The logical complexity of the Out-of-Order schemes was the reason that such machines were not produced until the mid-1990s. Many low-end processors meant for cost-sensitive markets still do not use this paradigm due to large silicon area that is required to build this class of machine.
Important academic research in this subject was led by Yale Patt and his HPSm simulator. A paper by J.E. Smith and A.R. Pleszkun, published in 1985 completed the scheme by describing how the precise behavior of exceptions could be maintained in Out-of-Order machines.
In-Order Processors
In earlier processors, the processing of instructions is normally done in these steps:
- instruction fetch
- if input operands are available, the instruction is dispatched to the appropriate functional unit else the processor stalls until they are available
- the instruction is executed by the appropriate functional unit
- the functional unit writes the results back to the register file
Out-of-Order Processors
This new paradigm breaks up the processing of instructions into these steps:
- instruction fetch
- instruction dispatch to an instruction queue (also called instruction buffer or reservation stations)
- the instruction waits in the queue until it's input operands are available.The instruction is allowed to leave the queue before earlier, older instructions
- the instruction is issued to the appropriate functional unit and executed by that unit
- the results are queued
- when all older results have been written back to the register file, then this result is written back to the register file. This is called the graduation or retire stage.
Dispatch and Issue Decoupling allows Out-of-Order issue
One of the differences created by the new paradigm is the creation of queues which allows the dispatch step to be decoupled from the issue step and the graduation stage to be decoupled from the execute stage. An early name for the paradigm was Decoupled Architecture. In the earlier In-Order processors, these stages operated in a fairly lock-step, pipelined fashion.
The queues allows instructions to be executed in the order when their input operands become available, as opposed to their program order (the order that the programmer or compiler had placed the instructions). That is, the instructions held in the dispatch buffer get executed in dataflow order.

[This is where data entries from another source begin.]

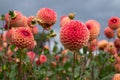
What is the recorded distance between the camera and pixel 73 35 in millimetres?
2311

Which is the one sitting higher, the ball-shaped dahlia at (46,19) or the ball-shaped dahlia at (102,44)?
the ball-shaped dahlia at (46,19)

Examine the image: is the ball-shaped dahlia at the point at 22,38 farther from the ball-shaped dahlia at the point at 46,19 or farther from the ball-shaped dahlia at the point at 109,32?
the ball-shaped dahlia at the point at 109,32

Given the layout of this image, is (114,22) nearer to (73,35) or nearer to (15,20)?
(15,20)

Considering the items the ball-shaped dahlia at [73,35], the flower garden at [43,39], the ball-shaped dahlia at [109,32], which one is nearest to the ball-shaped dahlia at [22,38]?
the flower garden at [43,39]

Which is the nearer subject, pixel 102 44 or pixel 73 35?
pixel 73 35

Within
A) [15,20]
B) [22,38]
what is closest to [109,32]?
[15,20]

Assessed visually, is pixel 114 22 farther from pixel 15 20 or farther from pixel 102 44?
pixel 15 20

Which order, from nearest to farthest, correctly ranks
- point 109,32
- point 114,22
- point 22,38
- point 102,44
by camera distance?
point 22,38, point 114,22, point 109,32, point 102,44

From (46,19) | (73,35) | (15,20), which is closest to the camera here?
(73,35)

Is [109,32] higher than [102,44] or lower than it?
higher

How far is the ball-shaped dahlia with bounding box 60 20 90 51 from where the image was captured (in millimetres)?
2311

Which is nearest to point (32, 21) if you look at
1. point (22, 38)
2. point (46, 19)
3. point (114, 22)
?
point (46, 19)

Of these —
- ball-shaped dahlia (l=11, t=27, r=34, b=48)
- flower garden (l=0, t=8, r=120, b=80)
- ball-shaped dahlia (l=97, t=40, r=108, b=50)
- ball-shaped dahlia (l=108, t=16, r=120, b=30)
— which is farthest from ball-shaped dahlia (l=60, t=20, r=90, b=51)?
ball-shaped dahlia (l=97, t=40, r=108, b=50)

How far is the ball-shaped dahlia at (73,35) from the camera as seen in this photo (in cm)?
231
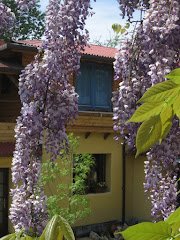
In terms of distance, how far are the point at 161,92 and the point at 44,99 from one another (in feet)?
8.64

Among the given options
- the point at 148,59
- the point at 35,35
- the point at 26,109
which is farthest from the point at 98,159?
the point at 35,35

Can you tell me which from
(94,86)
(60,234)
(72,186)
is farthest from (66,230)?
(94,86)

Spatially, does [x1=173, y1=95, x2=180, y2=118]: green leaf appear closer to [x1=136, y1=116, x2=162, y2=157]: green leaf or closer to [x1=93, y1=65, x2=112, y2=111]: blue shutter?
[x1=136, y1=116, x2=162, y2=157]: green leaf

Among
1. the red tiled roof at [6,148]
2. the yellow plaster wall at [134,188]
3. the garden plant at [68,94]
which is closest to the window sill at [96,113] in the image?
the yellow plaster wall at [134,188]

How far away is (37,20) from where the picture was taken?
31.7 meters

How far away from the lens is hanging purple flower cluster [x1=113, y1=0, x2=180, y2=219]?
2385 mm

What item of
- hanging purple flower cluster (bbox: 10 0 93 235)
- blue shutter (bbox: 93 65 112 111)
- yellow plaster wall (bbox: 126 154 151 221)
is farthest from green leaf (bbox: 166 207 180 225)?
yellow plaster wall (bbox: 126 154 151 221)

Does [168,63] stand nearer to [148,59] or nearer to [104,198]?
[148,59]

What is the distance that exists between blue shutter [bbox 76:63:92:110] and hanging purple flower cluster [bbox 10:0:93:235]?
10.8 metres

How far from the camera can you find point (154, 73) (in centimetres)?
237

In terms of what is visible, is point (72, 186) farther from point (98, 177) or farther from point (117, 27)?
point (117, 27)

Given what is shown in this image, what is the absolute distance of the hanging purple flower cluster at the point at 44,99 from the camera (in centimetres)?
328

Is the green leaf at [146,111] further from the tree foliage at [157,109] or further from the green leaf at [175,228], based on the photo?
the green leaf at [175,228]

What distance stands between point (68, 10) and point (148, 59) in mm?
1031
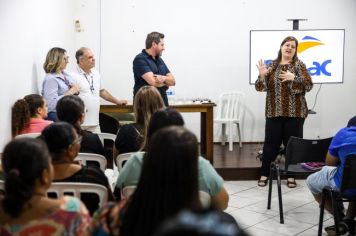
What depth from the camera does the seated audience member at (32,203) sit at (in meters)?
1.44

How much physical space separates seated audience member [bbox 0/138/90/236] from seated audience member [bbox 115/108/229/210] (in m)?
0.55

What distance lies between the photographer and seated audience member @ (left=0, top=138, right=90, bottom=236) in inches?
56.6

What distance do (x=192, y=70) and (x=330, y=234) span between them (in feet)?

To avoid false operand dependencies, which would decrease the frequency when instructions could be issued out of order, a technique called register renaming is used. In this scheme, there are more physical registers then defined by the architecture. The physical registers are tagged so that multiple versions of the same architectural register can exist at the same time.
Execute and Writeback Decoupling allows program restart
The queue for results is necessary to resolve issues as branch mispredictions and exceptions/traps. The results queue allow programs to be re-started after an exception, which requires the instructions to be completed in program order. The queue allows results to be discarded due to mispredictions on older branch instructions and exceptions taken on older instructions.
Micro-architectural Choices
- Are the instructions dispatched to a one centralized queue or to multiple distributed queues?
- IBM PowerPC processors use queues which are distributed among the different functional units while most other Out-of-Order processors use a centralized queue.
- Is there an actual results queue or are the results written directly into a register file? For the latter, the queueing function is handled by register maps which hold the register renaming information for each instruction in flight.
- Early Intel Out-of-order processors use a results queue called a Re-order Buffer, while most later Out-of-Order processors use register maps.